I’m trying to do `y = x[ind]` in-place, where `y, x, ind` are all vectors. By in-place, I mean no memory is allocated. I’m able to achieve this using a hand-written for loop (`assign2!` below). I suspect there is a way to achieve this using broadcasting, which could potentially generate better code. However, I haven’t been able to find it. `assign!` below is my attempt at it. Is there a simple line of code using broadcasting that works (doesn’t allocate, & is fast)? Why doesn’t the `@.` find it?

``````using BenchmarkTools, Random

x = randn(100)
y = zeros(200)
ind = vcat(randperm(100), randperm(100))

assign!(y, x, ind) = @inbounds @. y = x[ind]
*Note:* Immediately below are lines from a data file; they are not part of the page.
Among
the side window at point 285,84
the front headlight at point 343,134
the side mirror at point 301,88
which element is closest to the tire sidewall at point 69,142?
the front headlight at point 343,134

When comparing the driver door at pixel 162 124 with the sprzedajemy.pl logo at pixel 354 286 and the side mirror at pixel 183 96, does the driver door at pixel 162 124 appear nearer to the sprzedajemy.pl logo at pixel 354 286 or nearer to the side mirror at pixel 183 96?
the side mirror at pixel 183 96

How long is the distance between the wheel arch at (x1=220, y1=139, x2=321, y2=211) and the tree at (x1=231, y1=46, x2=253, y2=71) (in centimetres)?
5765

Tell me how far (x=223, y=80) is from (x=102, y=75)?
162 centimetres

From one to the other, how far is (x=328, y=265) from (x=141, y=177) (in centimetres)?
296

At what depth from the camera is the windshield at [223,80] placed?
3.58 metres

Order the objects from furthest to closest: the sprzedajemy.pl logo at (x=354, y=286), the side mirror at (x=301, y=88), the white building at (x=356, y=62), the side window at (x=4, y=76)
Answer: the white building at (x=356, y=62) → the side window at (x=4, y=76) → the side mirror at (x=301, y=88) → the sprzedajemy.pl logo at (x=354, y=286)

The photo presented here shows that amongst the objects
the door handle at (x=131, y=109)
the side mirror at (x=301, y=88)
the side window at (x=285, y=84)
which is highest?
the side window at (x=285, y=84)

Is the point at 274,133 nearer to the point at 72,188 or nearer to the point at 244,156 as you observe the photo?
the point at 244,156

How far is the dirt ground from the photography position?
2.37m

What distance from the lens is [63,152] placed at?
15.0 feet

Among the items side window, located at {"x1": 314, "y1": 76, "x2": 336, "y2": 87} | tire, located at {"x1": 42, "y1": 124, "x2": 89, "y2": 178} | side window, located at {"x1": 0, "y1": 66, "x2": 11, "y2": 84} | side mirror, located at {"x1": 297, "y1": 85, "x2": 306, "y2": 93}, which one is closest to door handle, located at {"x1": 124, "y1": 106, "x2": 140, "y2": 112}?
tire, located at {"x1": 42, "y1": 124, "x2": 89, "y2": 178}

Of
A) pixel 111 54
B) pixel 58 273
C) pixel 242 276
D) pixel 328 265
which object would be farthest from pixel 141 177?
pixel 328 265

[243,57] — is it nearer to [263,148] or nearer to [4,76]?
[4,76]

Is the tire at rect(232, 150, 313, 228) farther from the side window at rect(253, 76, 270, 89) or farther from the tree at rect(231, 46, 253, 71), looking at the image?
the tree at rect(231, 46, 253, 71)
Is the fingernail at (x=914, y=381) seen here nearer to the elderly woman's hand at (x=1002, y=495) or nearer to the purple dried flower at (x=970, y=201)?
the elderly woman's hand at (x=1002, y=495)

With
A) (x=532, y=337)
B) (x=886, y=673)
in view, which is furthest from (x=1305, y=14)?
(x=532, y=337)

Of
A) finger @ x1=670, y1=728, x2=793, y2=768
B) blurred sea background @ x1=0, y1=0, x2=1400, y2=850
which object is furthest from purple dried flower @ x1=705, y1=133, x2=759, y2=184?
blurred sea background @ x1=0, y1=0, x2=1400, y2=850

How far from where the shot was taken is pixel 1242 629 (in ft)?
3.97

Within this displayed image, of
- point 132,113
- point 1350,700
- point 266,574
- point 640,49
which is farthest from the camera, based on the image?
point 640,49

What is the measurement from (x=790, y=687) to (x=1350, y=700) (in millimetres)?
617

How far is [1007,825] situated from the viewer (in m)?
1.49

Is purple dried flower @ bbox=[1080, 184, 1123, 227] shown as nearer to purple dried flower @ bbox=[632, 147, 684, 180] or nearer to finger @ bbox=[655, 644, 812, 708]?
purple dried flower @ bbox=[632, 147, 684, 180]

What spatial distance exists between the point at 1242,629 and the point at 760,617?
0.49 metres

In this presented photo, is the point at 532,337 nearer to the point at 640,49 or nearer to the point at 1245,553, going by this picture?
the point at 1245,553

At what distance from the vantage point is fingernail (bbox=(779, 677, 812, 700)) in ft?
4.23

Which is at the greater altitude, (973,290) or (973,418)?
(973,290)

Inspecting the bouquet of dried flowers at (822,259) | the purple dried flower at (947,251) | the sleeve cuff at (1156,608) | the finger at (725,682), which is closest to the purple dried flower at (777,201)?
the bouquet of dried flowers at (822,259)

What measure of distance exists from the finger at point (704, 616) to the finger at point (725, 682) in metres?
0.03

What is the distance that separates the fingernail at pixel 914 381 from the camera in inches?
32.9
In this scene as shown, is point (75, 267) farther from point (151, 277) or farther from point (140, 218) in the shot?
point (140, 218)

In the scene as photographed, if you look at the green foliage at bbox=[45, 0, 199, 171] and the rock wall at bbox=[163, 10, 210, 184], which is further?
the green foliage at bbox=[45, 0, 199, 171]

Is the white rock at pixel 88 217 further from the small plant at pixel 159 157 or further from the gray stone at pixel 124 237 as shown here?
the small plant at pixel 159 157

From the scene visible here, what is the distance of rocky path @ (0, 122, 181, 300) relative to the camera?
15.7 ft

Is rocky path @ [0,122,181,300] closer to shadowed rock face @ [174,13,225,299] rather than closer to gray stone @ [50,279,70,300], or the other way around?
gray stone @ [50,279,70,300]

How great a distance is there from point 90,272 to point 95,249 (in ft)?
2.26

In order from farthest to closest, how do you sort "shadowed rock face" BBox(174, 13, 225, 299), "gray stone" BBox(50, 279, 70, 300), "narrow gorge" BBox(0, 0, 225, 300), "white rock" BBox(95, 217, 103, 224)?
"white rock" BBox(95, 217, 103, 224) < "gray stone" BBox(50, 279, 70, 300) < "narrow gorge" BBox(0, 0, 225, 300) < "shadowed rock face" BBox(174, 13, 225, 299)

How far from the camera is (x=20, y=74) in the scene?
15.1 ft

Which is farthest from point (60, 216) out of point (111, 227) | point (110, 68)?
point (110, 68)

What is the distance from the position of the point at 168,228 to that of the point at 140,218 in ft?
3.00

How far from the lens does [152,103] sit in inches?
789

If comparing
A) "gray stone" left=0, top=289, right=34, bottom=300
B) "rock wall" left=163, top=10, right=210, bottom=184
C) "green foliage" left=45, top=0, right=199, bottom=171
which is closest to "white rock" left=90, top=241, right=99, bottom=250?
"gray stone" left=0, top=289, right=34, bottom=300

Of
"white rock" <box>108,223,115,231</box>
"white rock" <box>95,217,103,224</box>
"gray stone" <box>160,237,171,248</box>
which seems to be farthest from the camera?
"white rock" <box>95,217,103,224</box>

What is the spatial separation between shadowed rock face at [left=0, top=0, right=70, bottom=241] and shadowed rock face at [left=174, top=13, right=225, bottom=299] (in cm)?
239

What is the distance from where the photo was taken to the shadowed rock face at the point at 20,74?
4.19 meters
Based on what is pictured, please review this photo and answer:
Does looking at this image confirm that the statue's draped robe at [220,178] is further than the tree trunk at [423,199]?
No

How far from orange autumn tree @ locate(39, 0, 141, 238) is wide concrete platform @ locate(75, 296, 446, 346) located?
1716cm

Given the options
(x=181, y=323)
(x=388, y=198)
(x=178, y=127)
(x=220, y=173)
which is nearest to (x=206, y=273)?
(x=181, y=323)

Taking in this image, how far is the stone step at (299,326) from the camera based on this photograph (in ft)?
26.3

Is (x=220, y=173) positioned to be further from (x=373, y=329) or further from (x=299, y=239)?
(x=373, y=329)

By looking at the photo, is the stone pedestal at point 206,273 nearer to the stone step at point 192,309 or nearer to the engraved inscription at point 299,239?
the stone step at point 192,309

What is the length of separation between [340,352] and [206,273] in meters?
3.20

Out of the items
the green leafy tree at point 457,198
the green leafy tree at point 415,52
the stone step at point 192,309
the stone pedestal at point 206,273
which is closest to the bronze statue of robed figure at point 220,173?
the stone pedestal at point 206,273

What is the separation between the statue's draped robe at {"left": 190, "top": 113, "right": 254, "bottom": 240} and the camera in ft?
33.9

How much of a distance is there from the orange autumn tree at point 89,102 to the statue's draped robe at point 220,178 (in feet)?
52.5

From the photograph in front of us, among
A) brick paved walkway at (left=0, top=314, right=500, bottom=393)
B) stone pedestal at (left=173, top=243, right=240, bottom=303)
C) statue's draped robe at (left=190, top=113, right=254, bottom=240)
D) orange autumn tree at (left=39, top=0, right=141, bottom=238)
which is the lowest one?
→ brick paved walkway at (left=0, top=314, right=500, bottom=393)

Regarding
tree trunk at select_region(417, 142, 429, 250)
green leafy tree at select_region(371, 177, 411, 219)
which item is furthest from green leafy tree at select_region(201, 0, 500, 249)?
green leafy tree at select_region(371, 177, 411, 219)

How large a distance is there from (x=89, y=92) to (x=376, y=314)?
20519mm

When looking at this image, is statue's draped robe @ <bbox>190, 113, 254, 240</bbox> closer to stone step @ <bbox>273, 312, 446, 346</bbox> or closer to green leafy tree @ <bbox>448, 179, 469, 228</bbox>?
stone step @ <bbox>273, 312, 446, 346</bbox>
@btime assign!(\$y, \$x, \$ind);

function assign2!(y, x, ind)
@simd for i in eachindex(ind)
@inbounds y[i] = x[ind[i]]
end
end

@btime assign2!(\$y, \$x, \$ind);
``````
1 Like
``````assign!(y,x,ind) = y.=getindex.(Ref(x), ind)
``````

is allocation free. The problem in your example is that `x[ind]` is not a `broadcasted`, hence it doesn’t fuse with the assignment.

By the way, the `@simd` is useless here.

3 Likes

EDIT: I think I misunderstood the question - sorry.
Granted, this has one allocation, but this seems pretty fast to me:

``````x = randn(10)
y = zeros(10)
@btime y .= x
22.051 ns (1 allocation: 16 bytes)
``````

Why is it that this does not allocate:

``````@btime assign!(y, x, 3)
10.063 ns (0 allocations: 0 bytes)
``````

… but this does?

``````@btime y .= getindex.(x, 3)
19.719 ns (1 allocation: 32 bytes)
``````

Regardless of the speed, it is strange to me that this allocates.

You need to do `@btime \$y .= \$x`, which shows no allocations.

4 Likes

I’m not yet good enough to unravel everything, but the best I can figure is if I wrote it in C, it would look something like:

``````int x;
int y; // or whatever

for (int i = 0; i < 10; ++i)
y[i] = x[i];
``````

The allocation would be the loop variable?

It doesn’t, but you must remember to interpolate external variables in benchmark expressions

``````julia> @btime \$y .= \$x
15.415 ns (0 allocations: 0 bytes)
``````
2 Likes

No, “allocation” means heap allocation which need to be tracked and eventually garbage collected. That counter would live happily on the stack.